### Provided text
The problem wasn't the show... but in my expectations... I had ruined my own expectations by learning too much that was coming.

Same thing happens with movies. Think a movie is going to be great? Go watch it with high expectations and unless it is great, you feel cheated... Think a movie is going to suck but you are bored and watch anyway? Sometimes you find it enjoyable because it didn't suck, so it was a pleasant surprise even if it wasn't Oscar-winning material.

Lesson learned for me... don't get into the spoilers too much because I can ruin the new experience of watching the show.

I feel the same here. Rumors and speculations can be fun... but don't get mad at a rumor. Get mad at fact if it bothers you, but don't get mad until it becomes a fact. It's not healthy, and can actually lead to faulty expectations.

Expecting the worst might make you feel too good about a sucky offer from them that you otherwise wouldn't have liked! Expecting the best might disappoint you unless you get the best... and spending a month getting mad before the bad news comes just means you are that much more drained!


----------



## auburn2 (Sep 8, 2005)

channel 9480 and 9479.

I assume they are on 61.5 since that is where the rest of my Voom channels come from.

They are also must be MPEG 2 since I am receiving them with my 942.


----------



## stuart628 (Jul 8, 2004)

auburn2 said:


> channel 9480 and 9479.
> 
> I assume they are on 61.5 since that is where the rest of my Voom channels come from.
> 
> They are also must be MPEG 2 since I am receiving them with my 942.


those are two old voom channels (guytv and majestic) renamed, not two new channels.


----------



## BasicBlak (Jan 26, 2005)

harsh said:


> They did prior to this announcement and I'd bet that this will continue to be the case. It is also possible to install a secondary dish, but I wouldn't recommend it.

### Data lines
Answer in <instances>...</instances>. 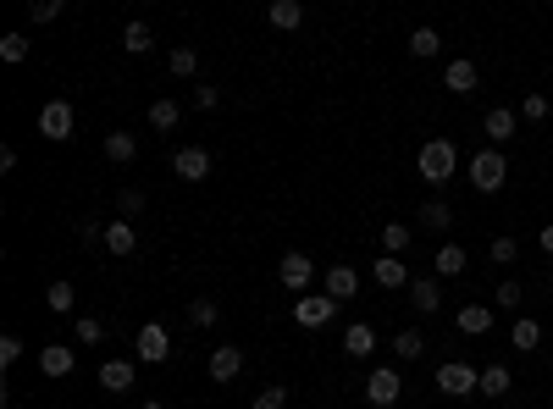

### Task instructions
**a.** From the forum thread on Voom channels, copy the passage that begins with the words containing "I feel the same" and ends with "much more drained!".
**b.** Translate this sentence from the forum thread on Voom channels into Spanish: "It is also possible to install a secondary dish, but I wouldn't recommend it."
**c.** Pick up the forum thread on Voom channels after its last line and keep writing it.

### Results in order
**a.**
I feel the same here. Rumors and speculations can be fun... but don't get mad at a rumor. Get mad at fact if it bothers you, but don't get mad until it becomes a fact. It's not healthy, and can actually lead to faulty expectations.

Expecting the worst might make you feel too good about a sucky offer from them that you otherwise wouldn't have liked! Expecting the best might disappoint you unless you get the best... and spending a month getting mad before the bad news comes just means you are that much more drained!

**b.** También es posible instalar una antena parabólica secundaria, pero no lo recomendaría.

**c.**
Harsh, is there a particular reason why you wouldn't recommend a secondary dish as opposed to the 1000? I'm contemplating a Voom Pak upgrade in the future, so I'm curious as to your input. Thanks.


----------



## GeorgeLV (Jan 1, 2006)

djtowle said:


> So can we get them on the west coast yet?


Voom has been on 129 for the west coast for months.


----------



## harsh (Jun 15, 2003)

BasicBlak said:


> Harsh, is there a particular reason why you wouldn't recommend a secondary dish as opposed to the 1000?


Mostly because I'm not fond (nor are my neighbors) of antenna farms. The Dish1000 is not much larger than the Dish500 and it does the job. I was able to yank the Dish500 off of the mount and replace it with the new dish without having to screw more things onto the house. If you're looking to salvage an investment in a DP34 or have more than two receivers, then the second dish option is probably worth considering as the Dish1000 is DPP and not compatible with the DP34.

I get signals in the low 100s on 110 and 119 and mid 80s on 129.


----------



## Jacob S (Apr 14, 2002)

Earlier it was not going to be expanded to 21 channels so that we could get the full HD quality back, now it's to remain 15 VoOm channels total in HD-Lite. Seems like they tried to sneak this one by.


----------



## Stewart Vernon (Jan 7, 2005)

Jacob S said:


> Earlier it was not going to be expanded to 21 channels so that we could get the full HD quality back, now it's to remain 15 VoOm channels total in HD-Lite. Seems like they tried to sneak this one by.


I don't believe I ever saw a press release from Dish stating that they were going to increase OR decrease quality of channels.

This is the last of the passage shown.